Posted on November 18, 2016

The UK economy faces a period of significantly higher import prices on the back of a record slump in the pound, one of the deputy governors of the Bank of England has said, hinting policymakers were less willing to tolerate a sterling-induced inflation rise.

The pound’s 11 per cent fall against the dollar in the two days after the Brexit vote marked the sharpest depreciation since 1967, said Ben Broadbent, who warned the weakening exchange rate would exert “significant upward pressure on import prices”.

Input prices faced by UK manufacturers have soared to decade-highs in the months following the referendum. Without sustained rises in wages, higher headline inflation has raised concerns that consumer spending is set to be squeezed next year.

The BoE changed tack in its latest economic outlook this month, saying it was less willing to tolerate a sustained inflation overshoot in the wake of sterling’s 20 per cent decline against the dollar this year.

Mr Broadbent said there was a large lag time between the sterling-driven rise in import prices to consumers prices, “long enough, in principle, for monetary policy to do something about them”:

It’s not clear policy is impotent in the face of such events; nor is it clear, even in the absence of “second-round” effects on inflation expectations, that policymakers should be indifferent to them

According to one of the BoE’s models, it would take a 0.5 percentage point rise in interest rates to prevent inflation from rising in the wake of a sharp depreciation.

“It’s technically feasible, at least according to this model, to keep inflation pretty close to target after a significant depreciation in the exchange rate.
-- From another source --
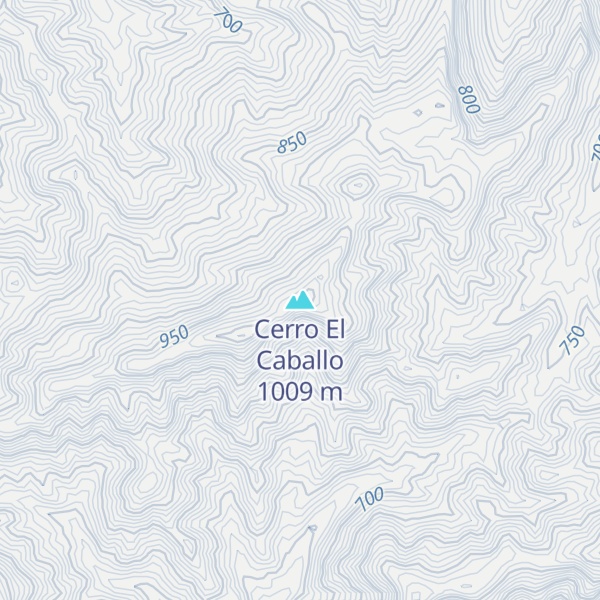Map of Cerro El Caballo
It’s just rather costly in terms of unemployment,” he said.

UK inflation currently stands at 0.9 per cent but is forecast to climb to as high as 2.7 per cent over the next two years.

Summing up the trade-off facing the BoE, Mr Broadbent said policymakers’ tolerance of higher inflation “depends in part on ‘the scale of the shortfall in economic activity below potential’”. He said:

The MPC would be less inclined to accommodate above-target inflation if it didn’t also expect demand to fall slightly short of that supply potential; it would be able to do more prevent any rise in unemployment if it weren’t for the inflationary pressure brought about by the fall in the currency.